DataCite is the DOI registration agency for datasets. https://datacite.org/

They work very closely with Crossref, the DOI registration agency for scholarly works.

They also have a federated membership structure which includes data centres such as CERN etc. https://datacite.org/members/

For an example on current work to incentivise better connectedness of data citation, see Make Data Count: https://makedatacount.org/

It's not perfect, but there's a lot of work, both technical and community coordination, to improve the sharing and connectedness of datasets.

(disclosure: former employee of Crossref, spent some time on DataCite technical steering group)

2 comments

Solutions for specific problems I mentioned do exist for niches. But none of them can solve it well for all niches, which is what I believe is necessary. What we need is for all datasets from scientific papers to be easily accessible and licensed like code.
I think the diversification is a strength, honestly.

CERN and high-energy physics has _massive_ datasets. Making them all available on-line isn't practical.

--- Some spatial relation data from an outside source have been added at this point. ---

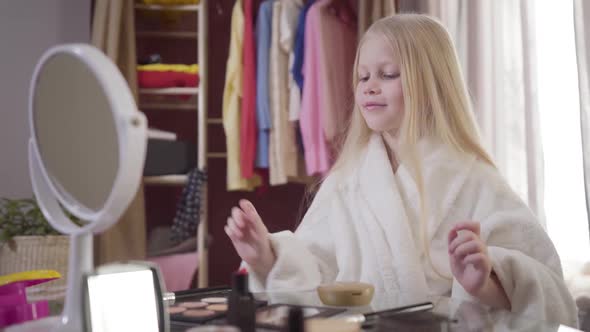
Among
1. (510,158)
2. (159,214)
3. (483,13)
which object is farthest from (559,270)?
(159,214)

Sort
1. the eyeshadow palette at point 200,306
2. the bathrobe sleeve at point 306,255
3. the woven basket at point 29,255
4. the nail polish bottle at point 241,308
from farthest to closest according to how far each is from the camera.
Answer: the woven basket at point 29,255 < the bathrobe sleeve at point 306,255 < the eyeshadow palette at point 200,306 < the nail polish bottle at point 241,308

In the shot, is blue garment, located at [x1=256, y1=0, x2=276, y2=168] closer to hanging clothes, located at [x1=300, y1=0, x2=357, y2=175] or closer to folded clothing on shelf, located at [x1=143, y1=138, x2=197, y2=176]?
hanging clothes, located at [x1=300, y1=0, x2=357, y2=175]

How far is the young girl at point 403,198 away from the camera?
110 centimetres

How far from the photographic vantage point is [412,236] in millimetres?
1208

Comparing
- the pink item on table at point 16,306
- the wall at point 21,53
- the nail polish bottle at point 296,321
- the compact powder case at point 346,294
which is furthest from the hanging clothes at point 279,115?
the nail polish bottle at point 296,321

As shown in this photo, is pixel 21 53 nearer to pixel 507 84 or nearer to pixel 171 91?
pixel 171 91

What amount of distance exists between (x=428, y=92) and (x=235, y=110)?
1.77m

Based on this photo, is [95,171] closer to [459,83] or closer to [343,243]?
[343,243]

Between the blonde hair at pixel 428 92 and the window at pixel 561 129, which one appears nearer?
the blonde hair at pixel 428 92

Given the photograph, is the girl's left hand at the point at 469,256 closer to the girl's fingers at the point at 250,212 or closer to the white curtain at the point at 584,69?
the girl's fingers at the point at 250,212

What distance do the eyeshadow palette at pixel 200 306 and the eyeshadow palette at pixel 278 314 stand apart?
0.03 meters

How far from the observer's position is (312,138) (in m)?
2.82

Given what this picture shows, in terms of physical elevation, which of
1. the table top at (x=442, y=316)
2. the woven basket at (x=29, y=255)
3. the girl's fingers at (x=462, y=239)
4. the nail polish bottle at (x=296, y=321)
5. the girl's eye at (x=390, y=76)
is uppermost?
the girl's eye at (x=390, y=76)

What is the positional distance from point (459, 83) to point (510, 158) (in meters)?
1.16
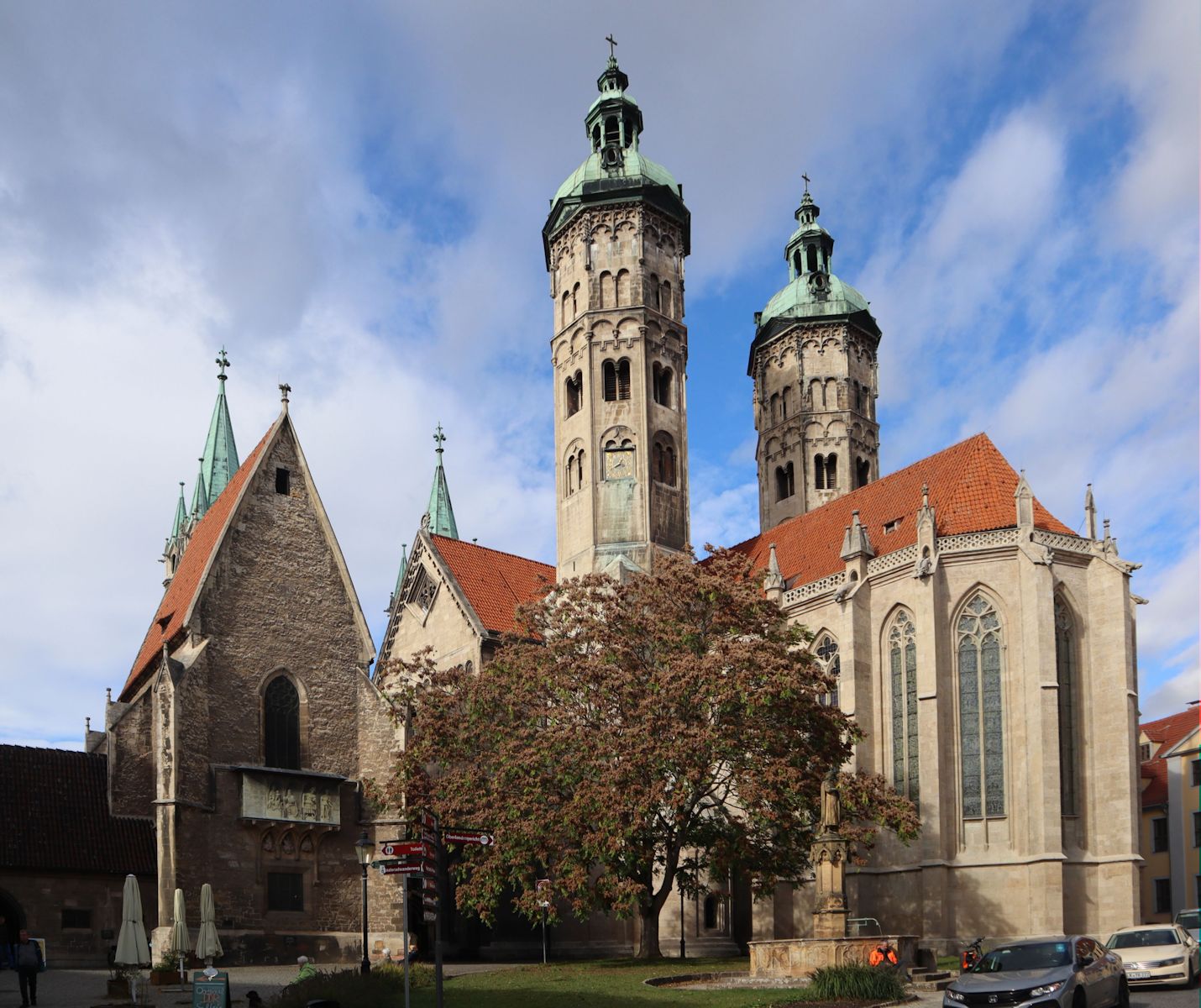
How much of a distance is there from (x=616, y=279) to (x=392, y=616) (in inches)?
624

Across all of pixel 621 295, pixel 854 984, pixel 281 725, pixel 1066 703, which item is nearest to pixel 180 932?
pixel 281 725

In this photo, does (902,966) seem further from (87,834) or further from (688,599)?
(87,834)

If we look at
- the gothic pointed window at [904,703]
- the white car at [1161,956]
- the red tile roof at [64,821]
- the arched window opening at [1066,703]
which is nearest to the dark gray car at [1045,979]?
the white car at [1161,956]

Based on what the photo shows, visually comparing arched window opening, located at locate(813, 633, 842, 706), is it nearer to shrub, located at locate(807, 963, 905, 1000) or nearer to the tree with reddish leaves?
the tree with reddish leaves

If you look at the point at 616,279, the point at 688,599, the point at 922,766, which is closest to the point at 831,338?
the point at 616,279

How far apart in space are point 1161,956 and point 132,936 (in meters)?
20.4

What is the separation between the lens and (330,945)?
36.9m

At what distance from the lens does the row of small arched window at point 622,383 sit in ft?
168

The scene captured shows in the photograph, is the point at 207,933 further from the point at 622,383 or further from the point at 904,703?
the point at 622,383

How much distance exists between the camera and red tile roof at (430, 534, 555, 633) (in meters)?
48.6

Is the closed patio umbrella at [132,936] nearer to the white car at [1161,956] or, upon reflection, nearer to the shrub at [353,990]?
the shrub at [353,990]

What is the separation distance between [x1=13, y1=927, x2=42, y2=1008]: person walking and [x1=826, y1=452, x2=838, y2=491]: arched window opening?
4380 cm

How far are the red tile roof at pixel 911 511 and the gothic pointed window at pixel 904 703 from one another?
9.32 ft

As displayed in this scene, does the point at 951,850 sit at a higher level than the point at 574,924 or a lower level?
higher
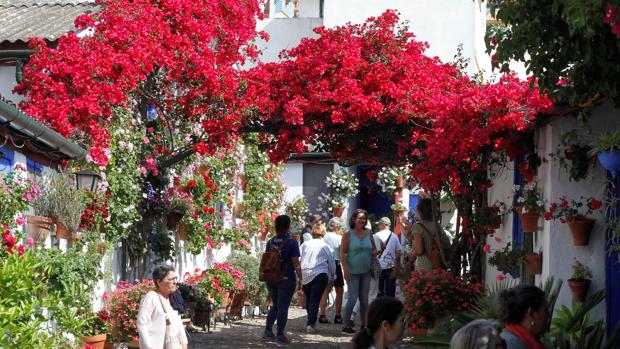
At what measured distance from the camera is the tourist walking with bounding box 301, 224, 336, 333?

Other researchers may have one or two files that they want to cite as part of a paper.

Healthcare research may have confidential data for which there are specific types of access control required.

I don't think GitHub would be financially sustainable or scalable if it was able to host millions of one-file repos, alongside repos that grow terabytes per day, alongside those that hold highly sensitive data.

There's a lot of things that don't fit on GitHub either. Sometimes because it's closed source, sometimes because the data is too big, sometimes because parts of the data have legal restrictions on distribution and require the user to get it themselves from a different source.

The usual solution is to make a skeleton repo with only partial or no code, the real substance being a README that explains what the project is and instructions on how to use it. GitHub is a social network as well as a code warehouse in a way, and this comes with benefits. The same system for stars, issues, user groups, permissions etc. extends across all projects regardless of whether the code/data is actually hosted on GitHub. Something like this for science could be of huge benefit.

At the end of the day, we need scientific research to be reproducible. If you are using some confidential dataset for making conclusions, how will people check if what they are saying is true or not? You have to show your experiment to publications like Nature or Elsevier etc, in order for you to get recognition. I believe the standard should be that anyone can check, if they want. There could be some caveats, but I believe, in most cases, scientific research should be reproducible and the dataset used is very important for reproducibility.
You are making quite broad statements, and they don't seem to take into account the diversity of research and scholarly practice. A lot of what you suggest is happening already, but it's far from perfect. The existing solutions all have trade-offs (legal, cost, social, technological) .

I think it would make for a stronger argument to acknowledge and identify the existing solutions and practice, and evaluate them against your criteria.

I’ve always thought of them as “official datasets” - is that right?

With GitHub anyone can just chuck something up there with not much forethought, but not so much with DataCite right?

There is a perception that DOIs signify something being 'official', whatever that means. But in the publishing ecosystem (e.g. Crossref), it's whatever the publisher decides to publish. There's a wide range of publishers who publish anything from books to peer-reviewed works to preprints.

Two examples of DataCite members are OSF.io and Figshare.com . They have very different models. Figshare lets you share and assign DOIs to arbitrary research files. OSF lets you version-control your research and assign a DOI to the project.